Something that should be emphasized is that some of the logic being employed above is different from that provided in your microeconomics textbooks. Nuclear has a lower marginal cost than e.g. gas, but if you construct a conventional supply curve and attempt to justify the use of nuclear to produce the peak load, you would be wrong: obviously, it doesn’t make sense to construct a nuclear plant that might be idle for a considerable period.
In the film mentioned earlier, ‘The Formula’, Marlon Brando says to a Swiss colleague, “Today it’s coal. In ten years it will be gold”. As owner of a large part of the hard coal deposits in the U.S., as well as a superior process for producing synthetic oil, the Brando character may well have known what he was talking about.
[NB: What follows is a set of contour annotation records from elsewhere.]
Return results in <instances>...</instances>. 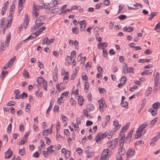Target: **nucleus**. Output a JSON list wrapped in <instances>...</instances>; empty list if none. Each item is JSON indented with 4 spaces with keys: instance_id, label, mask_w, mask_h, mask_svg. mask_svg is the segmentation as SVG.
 Listing matches in <instances>:
<instances>
[{
    "instance_id": "1",
    "label": "nucleus",
    "mask_w": 160,
    "mask_h": 160,
    "mask_svg": "<svg viewBox=\"0 0 160 160\" xmlns=\"http://www.w3.org/2000/svg\"><path fill=\"white\" fill-rule=\"evenodd\" d=\"M118 143L117 139H114L112 141H109L107 143L108 147L111 150L114 149Z\"/></svg>"
},
{
    "instance_id": "2",
    "label": "nucleus",
    "mask_w": 160,
    "mask_h": 160,
    "mask_svg": "<svg viewBox=\"0 0 160 160\" xmlns=\"http://www.w3.org/2000/svg\"><path fill=\"white\" fill-rule=\"evenodd\" d=\"M135 151L132 148H130L128 150L127 153V159L131 157L133 155H134Z\"/></svg>"
},
{
    "instance_id": "3",
    "label": "nucleus",
    "mask_w": 160,
    "mask_h": 160,
    "mask_svg": "<svg viewBox=\"0 0 160 160\" xmlns=\"http://www.w3.org/2000/svg\"><path fill=\"white\" fill-rule=\"evenodd\" d=\"M46 17L43 16H40L38 18L36 19V21L40 23H42L41 24L42 25L44 24L43 21L46 19Z\"/></svg>"
},
{
    "instance_id": "4",
    "label": "nucleus",
    "mask_w": 160,
    "mask_h": 160,
    "mask_svg": "<svg viewBox=\"0 0 160 160\" xmlns=\"http://www.w3.org/2000/svg\"><path fill=\"white\" fill-rule=\"evenodd\" d=\"M42 23H40L37 22L36 21L35 22V24L31 27V30L32 32H33L35 30L38 29L40 26H42V24H41Z\"/></svg>"
},
{
    "instance_id": "5",
    "label": "nucleus",
    "mask_w": 160,
    "mask_h": 160,
    "mask_svg": "<svg viewBox=\"0 0 160 160\" xmlns=\"http://www.w3.org/2000/svg\"><path fill=\"white\" fill-rule=\"evenodd\" d=\"M29 19L28 15L26 14L25 15V19L24 21V25L25 28H26L28 24Z\"/></svg>"
},
{
    "instance_id": "6",
    "label": "nucleus",
    "mask_w": 160,
    "mask_h": 160,
    "mask_svg": "<svg viewBox=\"0 0 160 160\" xmlns=\"http://www.w3.org/2000/svg\"><path fill=\"white\" fill-rule=\"evenodd\" d=\"M78 23L81 26V31H83L86 27V23L85 21V20H83L80 22H79Z\"/></svg>"
},
{
    "instance_id": "7",
    "label": "nucleus",
    "mask_w": 160,
    "mask_h": 160,
    "mask_svg": "<svg viewBox=\"0 0 160 160\" xmlns=\"http://www.w3.org/2000/svg\"><path fill=\"white\" fill-rule=\"evenodd\" d=\"M12 150H10L9 149L5 153V158H9L12 154Z\"/></svg>"
},
{
    "instance_id": "8",
    "label": "nucleus",
    "mask_w": 160,
    "mask_h": 160,
    "mask_svg": "<svg viewBox=\"0 0 160 160\" xmlns=\"http://www.w3.org/2000/svg\"><path fill=\"white\" fill-rule=\"evenodd\" d=\"M49 10L50 12L54 13L58 12L60 9L58 8H56L54 6L50 8Z\"/></svg>"
},
{
    "instance_id": "9",
    "label": "nucleus",
    "mask_w": 160,
    "mask_h": 160,
    "mask_svg": "<svg viewBox=\"0 0 160 160\" xmlns=\"http://www.w3.org/2000/svg\"><path fill=\"white\" fill-rule=\"evenodd\" d=\"M10 38L11 34L9 33L7 36V38L6 39V41L5 42V46L8 47L9 46Z\"/></svg>"
},
{
    "instance_id": "10",
    "label": "nucleus",
    "mask_w": 160,
    "mask_h": 160,
    "mask_svg": "<svg viewBox=\"0 0 160 160\" xmlns=\"http://www.w3.org/2000/svg\"><path fill=\"white\" fill-rule=\"evenodd\" d=\"M119 153L120 155H122L124 154L126 152V150H125L123 146V147H119L118 148Z\"/></svg>"
},
{
    "instance_id": "11",
    "label": "nucleus",
    "mask_w": 160,
    "mask_h": 160,
    "mask_svg": "<svg viewBox=\"0 0 160 160\" xmlns=\"http://www.w3.org/2000/svg\"><path fill=\"white\" fill-rule=\"evenodd\" d=\"M159 73L158 72L156 73L155 77V78H154V81H155V86L157 87L158 86V81L159 80Z\"/></svg>"
},
{
    "instance_id": "12",
    "label": "nucleus",
    "mask_w": 160,
    "mask_h": 160,
    "mask_svg": "<svg viewBox=\"0 0 160 160\" xmlns=\"http://www.w3.org/2000/svg\"><path fill=\"white\" fill-rule=\"evenodd\" d=\"M160 106V103L159 102H156L154 103L152 105V108L154 109L157 110L159 109Z\"/></svg>"
},
{
    "instance_id": "13",
    "label": "nucleus",
    "mask_w": 160,
    "mask_h": 160,
    "mask_svg": "<svg viewBox=\"0 0 160 160\" xmlns=\"http://www.w3.org/2000/svg\"><path fill=\"white\" fill-rule=\"evenodd\" d=\"M47 151L48 154H56L55 150L52 149V145L48 148Z\"/></svg>"
},
{
    "instance_id": "14",
    "label": "nucleus",
    "mask_w": 160,
    "mask_h": 160,
    "mask_svg": "<svg viewBox=\"0 0 160 160\" xmlns=\"http://www.w3.org/2000/svg\"><path fill=\"white\" fill-rule=\"evenodd\" d=\"M152 72V69H150L149 70H145L142 72L141 73V74L142 75H149Z\"/></svg>"
},
{
    "instance_id": "15",
    "label": "nucleus",
    "mask_w": 160,
    "mask_h": 160,
    "mask_svg": "<svg viewBox=\"0 0 160 160\" xmlns=\"http://www.w3.org/2000/svg\"><path fill=\"white\" fill-rule=\"evenodd\" d=\"M148 111L150 112L153 116H154L157 113V110L154 109L152 108H149L148 110Z\"/></svg>"
},
{
    "instance_id": "16",
    "label": "nucleus",
    "mask_w": 160,
    "mask_h": 160,
    "mask_svg": "<svg viewBox=\"0 0 160 160\" xmlns=\"http://www.w3.org/2000/svg\"><path fill=\"white\" fill-rule=\"evenodd\" d=\"M108 46V43L107 42H100L98 45V48L101 49L102 46H105V47H107Z\"/></svg>"
},
{
    "instance_id": "17",
    "label": "nucleus",
    "mask_w": 160,
    "mask_h": 160,
    "mask_svg": "<svg viewBox=\"0 0 160 160\" xmlns=\"http://www.w3.org/2000/svg\"><path fill=\"white\" fill-rule=\"evenodd\" d=\"M133 30V28L132 27H129L128 28L125 27L123 28V31L128 32H130Z\"/></svg>"
},
{
    "instance_id": "18",
    "label": "nucleus",
    "mask_w": 160,
    "mask_h": 160,
    "mask_svg": "<svg viewBox=\"0 0 160 160\" xmlns=\"http://www.w3.org/2000/svg\"><path fill=\"white\" fill-rule=\"evenodd\" d=\"M113 124L116 128V129H118L121 127V125L119 124V122L118 120H115L114 121Z\"/></svg>"
},
{
    "instance_id": "19",
    "label": "nucleus",
    "mask_w": 160,
    "mask_h": 160,
    "mask_svg": "<svg viewBox=\"0 0 160 160\" xmlns=\"http://www.w3.org/2000/svg\"><path fill=\"white\" fill-rule=\"evenodd\" d=\"M147 126V124L145 123H144L142 125L139 127L138 129L139 131H140L142 132L143 130Z\"/></svg>"
},
{
    "instance_id": "20",
    "label": "nucleus",
    "mask_w": 160,
    "mask_h": 160,
    "mask_svg": "<svg viewBox=\"0 0 160 160\" xmlns=\"http://www.w3.org/2000/svg\"><path fill=\"white\" fill-rule=\"evenodd\" d=\"M46 28V27H42L40 28L36 32V33H37V35H39L42 32L45 30Z\"/></svg>"
},
{
    "instance_id": "21",
    "label": "nucleus",
    "mask_w": 160,
    "mask_h": 160,
    "mask_svg": "<svg viewBox=\"0 0 160 160\" xmlns=\"http://www.w3.org/2000/svg\"><path fill=\"white\" fill-rule=\"evenodd\" d=\"M37 81L38 82V83L39 84H41L42 83L44 82L45 80L42 77H38L37 79Z\"/></svg>"
},
{
    "instance_id": "22",
    "label": "nucleus",
    "mask_w": 160,
    "mask_h": 160,
    "mask_svg": "<svg viewBox=\"0 0 160 160\" xmlns=\"http://www.w3.org/2000/svg\"><path fill=\"white\" fill-rule=\"evenodd\" d=\"M83 99L82 96H78V103L80 106H82L83 104Z\"/></svg>"
},
{
    "instance_id": "23",
    "label": "nucleus",
    "mask_w": 160,
    "mask_h": 160,
    "mask_svg": "<svg viewBox=\"0 0 160 160\" xmlns=\"http://www.w3.org/2000/svg\"><path fill=\"white\" fill-rule=\"evenodd\" d=\"M69 73L68 72H66L65 73V75L64 77V82L66 83L68 82V81Z\"/></svg>"
},
{
    "instance_id": "24",
    "label": "nucleus",
    "mask_w": 160,
    "mask_h": 160,
    "mask_svg": "<svg viewBox=\"0 0 160 160\" xmlns=\"http://www.w3.org/2000/svg\"><path fill=\"white\" fill-rule=\"evenodd\" d=\"M87 108L90 111H92L94 110V106L92 104H89L87 105Z\"/></svg>"
},
{
    "instance_id": "25",
    "label": "nucleus",
    "mask_w": 160,
    "mask_h": 160,
    "mask_svg": "<svg viewBox=\"0 0 160 160\" xmlns=\"http://www.w3.org/2000/svg\"><path fill=\"white\" fill-rule=\"evenodd\" d=\"M142 132L140 131H139L138 129V130L136 132V133L135 135V137L136 138H140L141 137Z\"/></svg>"
},
{
    "instance_id": "26",
    "label": "nucleus",
    "mask_w": 160,
    "mask_h": 160,
    "mask_svg": "<svg viewBox=\"0 0 160 160\" xmlns=\"http://www.w3.org/2000/svg\"><path fill=\"white\" fill-rule=\"evenodd\" d=\"M152 89L151 87H149L148 88L146 92V95L147 96H148L151 93Z\"/></svg>"
},
{
    "instance_id": "27",
    "label": "nucleus",
    "mask_w": 160,
    "mask_h": 160,
    "mask_svg": "<svg viewBox=\"0 0 160 160\" xmlns=\"http://www.w3.org/2000/svg\"><path fill=\"white\" fill-rule=\"evenodd\" d=\"M98 102L99 104V107L102 108V107H104V105H105V103L104 101H103L101 99L99 100L98 101Z\"/></svg>"
},
{
    "instance_id": "28",
    "label": "nucleus",
    "mask_w": 160,
    "mask_h": 160,
    "mask_svg": "<svg viewBox=\"0 0 160 160\" xmlns=\"http://www.w3.org/2000/svg\"><path fill=\"white\" fill-rule=\"evenodd\" d=\"M155 29L158 32H159L160 31V22L156 24L155 28Z\"/></svg>"
},
{
    "instance_id": "29",
    "label": "nucleus",
    "mask_w": 160,
    "mask_h": 160,
    "mask_svg": "<svg viewBox=\"0 0 160 160\" xmlns=\"http://www.w3.org/2000/svg\"><path fill=\"white\" fill-rule=\"evenodd\" d=\"M108 151L109 149H104L101 155L104 156H108Z\"/></svg>"
},
{
    "instance_id": "30",
    "label": "nucleus",
    "mask_w": 160,
    "mask_h": 160,
    "mask_svg": "<svg viewBox=\"0 0 160 160\" xmlns=\"http://www.w3.org/2000/svg\"><path fill=\"white\" fill-rule=\"evenodd\" d=\"M79 29L77 27L73 28L72 29V32L75 34H78L79 33Z\"/></svg>"
},
{
    "instance_id": "31",
    "label": "nucleus",
    "mask_w": 160,
    "mask_h": 160,
    "mask_svg": "<svg viewBox=\"0 0 160 160\" xmlns=\"http://www.w3.org/2000/svg\"><path fill=\"white\" fill-rule=\"evenodd\" d=\"M130 123H128L123 126L122 130L125 131V132L128 128L130 125Z\"/></svg>"
},
{
    "instance_id": "32",
    "label": "nucleus",
    "mask_w": 160,
    "mask_h": 160,
    "mask_svg": "<svg viewBox=\"0 0 160 160\" xmlns=\"http://www.w3.org/2000/svg\"><path fill=\"white\" fill-rule=\"evenodd\" d=\"M8 73V72L4 71L2 70V75L1 76V79H3L5 77V75Z\"/></svg>"
},
{
    "instance_id": "33",
    "label": "nucleus",
    "mask_w": 160,
    "mask_h": 160,
    "mask_svg": "<svg viewBox=\"0 0 160 160\" xmlns=\"http://www.w3.org/2000/svg\"><path fill=\"white\" fill-rule=\"evenodd\" d=\"M36 94V95L39 97H42V92L40 91L39 90H38V91H36L35 92Z\"/></svg>"
},
{
    "instance_id": "34",
    "label": "nucleus",
    "mask_w": 160,
    "mask_h": 160,
    "mask_svg": "<svg viewBox=\"0 0 160 160\" xmlns=\"http://www.w3.org/2000/svg\"><path fill=\"white\" fill-rule=\"evenodd\" d=\"M83 114L88 118H90L91 115L88 113V111L87 109H84L83 111Z\"/></svg>"
},
{
    "instance_id": "35",
    "label": "nucleus",
    "mask_w": 160,
    "mask_h": 160,
    "mask_svg": "<svg viewBox=\"0 0 160 160\" xmlns=\"http://www.w3.org/2000/svg\"><path fill=\"white\" fill-rule=\"evenodd\" d=\"M12 65V63L8 62L3 67V68L5 69H7L8 68L11 67Z\"/></svg>"
},
{
    "instance_id": "36",
    "label": "nucleus",
    "mask_w": 160,
    "mask_h": 160,
    "mask_svg": "<svg viewBox=\"0 0 160 160\" xmlns=\"http://www.w3.org/2000/svg\"><path fill=\"white\" fill-rule=\"evenodd\" d=\"M23 75L25 78H29V75L28 72L26 69L24 70L23 73Z\"/></svg>"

Of course his time frame was very wrong: it wouldn’t be ten years, but thirty or forty years, or longer, before the billions of dollars started to roll in, but in terms of historical time it hardly makes a difference. Besides, in showing that they know more about the future importance and use of coal, the writers, directors, producers, and maybe even the actors involved with this film gave the impression that they were better informed about coal than many academic energy economists.
I’m sure that my opinion of Hollywood is similar to that often expressed by Mr Brando in his more articulate moments, but one thing the movie-men must be given credit for, they understand the way that some movers-and-shakers take care of real business: hypocrisy, public relations, bribes and taking advantage of the naiveté of the drowsy voters. Thus it might be possible to produce an interesting film about emissions trading, with a Gordon Gekko type character at the helm of an organization like NordPool, but unfortunately there would probably be fewer customers for this effort then for my unpublished coal book – whose title I unfortunately do not remember.
What I do remember is that the largest Swedish utility, Vattenfall, is building a pilot coal-burning installation in Germany in which CO2 emissions into the atmosphere are supposedly close to zero. This facility of 30 megawatts – as compared to a thousand megawatts for most new installations – will be ready for evaluation in ten years. If the news is good, a 250 megawatt demonstration plant will be constructed. In other words, the financing of these new, quantitatively inconsequential, installations will not interfere with the bonus program initiated a few years ago by Vattenfall, and even more important will not interfere with the flow of cash to the owners of Vattenfall – the Swedish Government – who need this money to pay their dues to perhaps the most grandiose parasitical organization in the industrial world, which is the European Union. Exactly what contribution all of this will have to the reduction of ‘greenhouse gases’ remains to be seen – although, in all fairness, it may turn out to have a great deal.
In economics, as compared to physics, there are many trivialities, and I am afraid that our students our too occupied with them to get the word. The crucial thing here is that (1) there is going to be a huge increase in the use of coal, and (2) most of this coal will be an extremely large contributor to greenhouse gases. What happens as a result of this situation is left for interested readers of contributions like this to think about and/or investigate.